Chris adds: "There’s a parallel here to an earlier moment (Chapter Four) when Laura assumes that the athlete Alice will not recognise a literary allusion to George Eliot (to Aunt Glegg of The Mill on the Floss), but in fact Alice does read books, and knowledgeably disputes the relevance of the allusion. The lesson both times seems to be that even the most perceptive characters, up to and including Mrs Bradley and Laura, can be blinded by their assumptions."

THE STUDENTS

All of the readers noticed the strengthening bonds between the women students and, in particular, between Laura and Mrs Bradley. Joyka writes, "I think it is in these chapters that Laura and Mrs Bradley cement their lifelong friendship. Mrs B recognizes in Laura not a troublemaker like other school leaders but a unique, creative thinker. She is well aware of Laura’s tendency to jump into things before looking (the river swimming episode comes to mind [where Laura looks for clues by recreating Cook's downstream trajectory]) but Mrs B knows Laura has an intuitive sense of what is right and wrong.  And Laura has christened Mrs B 'Mrs. Crocodile' or 'Mrs Croc', which she uses with love, not derision.  She says, 'I like the old girl. I don’t care who hears me say so.' Later, Mrs Bradley returns the compliment, 'I like that child. She is intelligent.'"

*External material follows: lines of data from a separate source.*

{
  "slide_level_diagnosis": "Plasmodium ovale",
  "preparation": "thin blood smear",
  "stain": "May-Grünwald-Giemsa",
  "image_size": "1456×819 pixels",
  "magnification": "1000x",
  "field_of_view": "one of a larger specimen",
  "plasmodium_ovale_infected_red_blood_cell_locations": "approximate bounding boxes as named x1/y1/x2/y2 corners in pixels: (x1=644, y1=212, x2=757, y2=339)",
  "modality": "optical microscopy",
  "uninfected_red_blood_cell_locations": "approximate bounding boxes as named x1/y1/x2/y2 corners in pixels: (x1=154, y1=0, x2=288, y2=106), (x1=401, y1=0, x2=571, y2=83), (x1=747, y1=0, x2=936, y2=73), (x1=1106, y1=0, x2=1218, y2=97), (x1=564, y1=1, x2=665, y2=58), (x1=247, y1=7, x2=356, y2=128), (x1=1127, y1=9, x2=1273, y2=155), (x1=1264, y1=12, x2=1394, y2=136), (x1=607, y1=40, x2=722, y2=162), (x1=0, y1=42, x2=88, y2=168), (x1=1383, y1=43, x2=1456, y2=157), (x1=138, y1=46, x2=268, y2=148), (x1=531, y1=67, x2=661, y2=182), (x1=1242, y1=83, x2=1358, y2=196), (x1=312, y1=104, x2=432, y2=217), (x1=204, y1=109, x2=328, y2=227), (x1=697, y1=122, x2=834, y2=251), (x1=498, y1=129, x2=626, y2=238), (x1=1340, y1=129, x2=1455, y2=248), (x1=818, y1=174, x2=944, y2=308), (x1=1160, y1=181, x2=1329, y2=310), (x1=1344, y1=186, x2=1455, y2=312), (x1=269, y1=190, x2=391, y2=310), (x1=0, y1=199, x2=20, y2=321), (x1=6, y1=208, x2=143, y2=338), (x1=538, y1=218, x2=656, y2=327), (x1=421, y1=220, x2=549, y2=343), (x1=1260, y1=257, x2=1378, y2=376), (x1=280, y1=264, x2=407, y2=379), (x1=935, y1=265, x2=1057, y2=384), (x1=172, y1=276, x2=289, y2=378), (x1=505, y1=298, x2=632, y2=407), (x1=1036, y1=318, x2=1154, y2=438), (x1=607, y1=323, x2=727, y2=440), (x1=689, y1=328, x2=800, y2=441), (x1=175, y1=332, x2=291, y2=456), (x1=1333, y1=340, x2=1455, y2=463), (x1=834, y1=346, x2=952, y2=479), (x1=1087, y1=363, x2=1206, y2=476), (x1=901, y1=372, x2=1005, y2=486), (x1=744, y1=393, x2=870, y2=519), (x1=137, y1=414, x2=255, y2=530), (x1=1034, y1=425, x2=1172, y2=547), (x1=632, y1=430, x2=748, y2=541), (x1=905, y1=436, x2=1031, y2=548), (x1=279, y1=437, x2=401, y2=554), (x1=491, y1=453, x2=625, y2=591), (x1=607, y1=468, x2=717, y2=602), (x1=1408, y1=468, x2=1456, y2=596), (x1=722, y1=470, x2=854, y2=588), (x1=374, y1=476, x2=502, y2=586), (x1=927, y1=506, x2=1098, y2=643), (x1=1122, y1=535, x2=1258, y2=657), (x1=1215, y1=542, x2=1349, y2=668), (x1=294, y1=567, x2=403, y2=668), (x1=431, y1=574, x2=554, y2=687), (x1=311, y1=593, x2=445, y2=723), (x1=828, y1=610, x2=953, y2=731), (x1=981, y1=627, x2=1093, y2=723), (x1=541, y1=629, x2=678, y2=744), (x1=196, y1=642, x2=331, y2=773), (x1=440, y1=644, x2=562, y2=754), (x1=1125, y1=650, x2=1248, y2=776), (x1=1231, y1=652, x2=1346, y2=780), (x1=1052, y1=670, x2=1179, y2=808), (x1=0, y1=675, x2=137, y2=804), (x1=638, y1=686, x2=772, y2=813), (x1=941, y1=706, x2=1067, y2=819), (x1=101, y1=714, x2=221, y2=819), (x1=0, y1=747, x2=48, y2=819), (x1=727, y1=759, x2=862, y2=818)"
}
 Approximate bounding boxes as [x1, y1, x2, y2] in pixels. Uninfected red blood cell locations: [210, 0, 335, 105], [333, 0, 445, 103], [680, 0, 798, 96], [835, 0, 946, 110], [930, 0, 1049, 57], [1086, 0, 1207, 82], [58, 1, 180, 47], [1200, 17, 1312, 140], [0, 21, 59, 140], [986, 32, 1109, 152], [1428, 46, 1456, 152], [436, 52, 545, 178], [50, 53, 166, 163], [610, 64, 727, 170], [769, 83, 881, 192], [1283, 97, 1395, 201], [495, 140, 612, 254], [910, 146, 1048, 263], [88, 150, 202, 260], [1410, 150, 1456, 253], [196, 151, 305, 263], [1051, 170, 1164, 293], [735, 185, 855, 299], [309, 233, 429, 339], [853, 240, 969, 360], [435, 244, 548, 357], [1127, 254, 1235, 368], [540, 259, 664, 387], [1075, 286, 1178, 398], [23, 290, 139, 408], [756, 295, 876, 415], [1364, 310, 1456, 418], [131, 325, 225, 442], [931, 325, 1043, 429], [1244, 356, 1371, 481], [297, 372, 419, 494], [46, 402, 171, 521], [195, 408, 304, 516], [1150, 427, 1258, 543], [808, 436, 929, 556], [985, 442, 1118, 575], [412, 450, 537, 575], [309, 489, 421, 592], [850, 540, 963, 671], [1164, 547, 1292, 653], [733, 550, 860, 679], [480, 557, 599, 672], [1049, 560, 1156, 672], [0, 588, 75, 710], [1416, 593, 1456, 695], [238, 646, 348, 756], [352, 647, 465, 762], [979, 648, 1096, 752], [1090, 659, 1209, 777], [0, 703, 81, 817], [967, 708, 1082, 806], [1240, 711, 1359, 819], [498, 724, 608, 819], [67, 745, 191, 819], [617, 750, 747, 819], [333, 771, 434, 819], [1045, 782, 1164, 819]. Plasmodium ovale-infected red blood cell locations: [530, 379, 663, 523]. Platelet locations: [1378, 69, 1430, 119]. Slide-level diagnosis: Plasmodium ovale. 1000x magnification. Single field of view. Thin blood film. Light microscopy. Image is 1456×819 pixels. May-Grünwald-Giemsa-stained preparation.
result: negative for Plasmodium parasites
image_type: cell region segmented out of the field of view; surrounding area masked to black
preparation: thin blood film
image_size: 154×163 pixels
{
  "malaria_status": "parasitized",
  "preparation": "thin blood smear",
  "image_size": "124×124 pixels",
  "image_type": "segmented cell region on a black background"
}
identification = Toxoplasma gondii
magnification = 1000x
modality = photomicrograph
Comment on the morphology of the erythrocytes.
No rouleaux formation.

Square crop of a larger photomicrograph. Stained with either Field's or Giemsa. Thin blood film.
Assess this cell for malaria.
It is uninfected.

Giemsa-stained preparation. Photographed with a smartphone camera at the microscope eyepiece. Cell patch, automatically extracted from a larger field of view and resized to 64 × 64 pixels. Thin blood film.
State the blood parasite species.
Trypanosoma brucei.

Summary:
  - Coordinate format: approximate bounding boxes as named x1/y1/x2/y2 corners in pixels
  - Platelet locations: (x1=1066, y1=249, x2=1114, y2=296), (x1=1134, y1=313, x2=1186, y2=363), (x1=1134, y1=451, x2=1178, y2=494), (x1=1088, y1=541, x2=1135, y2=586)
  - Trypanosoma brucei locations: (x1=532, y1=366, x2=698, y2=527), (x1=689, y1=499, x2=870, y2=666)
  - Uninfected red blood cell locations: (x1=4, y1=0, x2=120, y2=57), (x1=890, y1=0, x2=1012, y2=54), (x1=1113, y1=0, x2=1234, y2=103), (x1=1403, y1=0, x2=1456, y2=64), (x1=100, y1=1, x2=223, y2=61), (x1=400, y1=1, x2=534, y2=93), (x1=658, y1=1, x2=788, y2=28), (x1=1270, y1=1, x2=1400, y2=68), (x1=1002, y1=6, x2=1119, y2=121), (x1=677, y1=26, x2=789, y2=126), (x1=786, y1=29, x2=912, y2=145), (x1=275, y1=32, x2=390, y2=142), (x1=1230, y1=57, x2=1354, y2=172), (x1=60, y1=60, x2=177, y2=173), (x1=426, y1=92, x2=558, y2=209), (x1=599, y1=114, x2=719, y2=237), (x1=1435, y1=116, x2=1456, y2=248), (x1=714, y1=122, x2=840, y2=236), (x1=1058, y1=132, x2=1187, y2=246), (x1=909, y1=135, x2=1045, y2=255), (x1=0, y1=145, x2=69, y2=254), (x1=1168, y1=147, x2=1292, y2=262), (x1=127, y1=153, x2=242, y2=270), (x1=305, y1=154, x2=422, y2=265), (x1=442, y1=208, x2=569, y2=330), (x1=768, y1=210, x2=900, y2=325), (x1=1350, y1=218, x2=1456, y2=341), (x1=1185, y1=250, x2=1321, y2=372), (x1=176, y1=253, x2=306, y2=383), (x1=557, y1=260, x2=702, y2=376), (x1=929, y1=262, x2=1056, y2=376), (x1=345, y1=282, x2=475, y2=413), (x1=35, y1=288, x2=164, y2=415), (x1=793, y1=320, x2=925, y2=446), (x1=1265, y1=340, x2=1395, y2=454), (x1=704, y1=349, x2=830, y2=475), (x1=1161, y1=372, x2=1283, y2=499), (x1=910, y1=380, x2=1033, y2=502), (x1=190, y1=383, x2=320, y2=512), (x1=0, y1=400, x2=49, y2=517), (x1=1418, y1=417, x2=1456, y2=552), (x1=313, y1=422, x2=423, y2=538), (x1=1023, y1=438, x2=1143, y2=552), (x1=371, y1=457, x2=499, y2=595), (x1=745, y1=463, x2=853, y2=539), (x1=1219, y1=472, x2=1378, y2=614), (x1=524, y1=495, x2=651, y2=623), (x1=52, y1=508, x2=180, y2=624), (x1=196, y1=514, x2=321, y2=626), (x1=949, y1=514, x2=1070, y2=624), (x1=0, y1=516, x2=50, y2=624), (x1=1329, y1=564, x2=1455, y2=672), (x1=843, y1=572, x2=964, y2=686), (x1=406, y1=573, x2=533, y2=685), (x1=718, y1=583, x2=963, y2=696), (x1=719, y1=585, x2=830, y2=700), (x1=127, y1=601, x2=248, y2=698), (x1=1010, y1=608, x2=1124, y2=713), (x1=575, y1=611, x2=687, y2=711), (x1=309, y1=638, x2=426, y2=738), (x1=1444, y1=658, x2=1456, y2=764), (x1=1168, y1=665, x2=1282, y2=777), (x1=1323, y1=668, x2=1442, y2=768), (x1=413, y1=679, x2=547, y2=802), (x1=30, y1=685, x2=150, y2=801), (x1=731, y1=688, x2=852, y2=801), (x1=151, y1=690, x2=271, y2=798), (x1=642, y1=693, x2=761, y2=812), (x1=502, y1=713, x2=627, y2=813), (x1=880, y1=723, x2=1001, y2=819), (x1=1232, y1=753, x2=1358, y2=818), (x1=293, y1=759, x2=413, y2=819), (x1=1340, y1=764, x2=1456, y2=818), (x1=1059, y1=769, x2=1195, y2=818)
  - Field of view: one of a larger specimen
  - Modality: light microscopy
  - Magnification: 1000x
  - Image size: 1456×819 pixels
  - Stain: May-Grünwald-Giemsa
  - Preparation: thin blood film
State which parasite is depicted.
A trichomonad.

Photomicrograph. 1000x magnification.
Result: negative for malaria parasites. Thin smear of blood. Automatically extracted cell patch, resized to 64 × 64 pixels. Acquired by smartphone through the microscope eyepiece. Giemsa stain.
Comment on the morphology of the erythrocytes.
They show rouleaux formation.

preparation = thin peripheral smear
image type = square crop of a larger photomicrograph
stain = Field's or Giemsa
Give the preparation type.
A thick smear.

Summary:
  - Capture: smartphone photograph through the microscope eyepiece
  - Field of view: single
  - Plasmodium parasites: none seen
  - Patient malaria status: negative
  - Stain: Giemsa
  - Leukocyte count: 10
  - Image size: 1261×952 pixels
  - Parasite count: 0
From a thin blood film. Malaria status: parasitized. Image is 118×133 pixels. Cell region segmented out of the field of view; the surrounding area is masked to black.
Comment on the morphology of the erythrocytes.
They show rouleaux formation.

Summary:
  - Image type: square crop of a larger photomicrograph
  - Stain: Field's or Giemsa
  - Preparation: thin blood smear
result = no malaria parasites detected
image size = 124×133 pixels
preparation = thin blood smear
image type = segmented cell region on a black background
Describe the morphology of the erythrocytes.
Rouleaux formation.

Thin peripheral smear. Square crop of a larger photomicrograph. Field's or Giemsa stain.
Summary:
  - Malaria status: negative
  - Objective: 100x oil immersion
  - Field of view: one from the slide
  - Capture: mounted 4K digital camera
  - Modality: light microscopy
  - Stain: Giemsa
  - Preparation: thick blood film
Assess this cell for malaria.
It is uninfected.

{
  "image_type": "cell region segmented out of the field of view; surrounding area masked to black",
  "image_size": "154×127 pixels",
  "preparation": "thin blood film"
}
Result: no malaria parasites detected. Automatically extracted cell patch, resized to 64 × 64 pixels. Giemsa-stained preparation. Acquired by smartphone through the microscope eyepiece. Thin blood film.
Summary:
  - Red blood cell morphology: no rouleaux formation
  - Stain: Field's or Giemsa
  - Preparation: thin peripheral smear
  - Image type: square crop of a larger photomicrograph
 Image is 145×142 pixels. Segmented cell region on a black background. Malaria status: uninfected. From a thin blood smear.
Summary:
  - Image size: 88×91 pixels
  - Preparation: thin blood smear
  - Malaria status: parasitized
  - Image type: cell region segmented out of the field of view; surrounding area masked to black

Martyn Hobbs also notes the growing friendship, with Mrs Bradley appreciating Laura's "adventurous spirit and 'thirst for knowledge' and her linguistic gifts." Martyn goes on to note that in Chapter Eight, "Skirling and Groans," we learn that:
When Monday dawned, students in various degrees of anxiety and nervousness arose (many of them before the rising bell had rung in various Halls) and began to put ready the impedimenta (Laura’s carefully-chosen collective noun, much appreciated by Mrs Bradley when she heard it) for the day.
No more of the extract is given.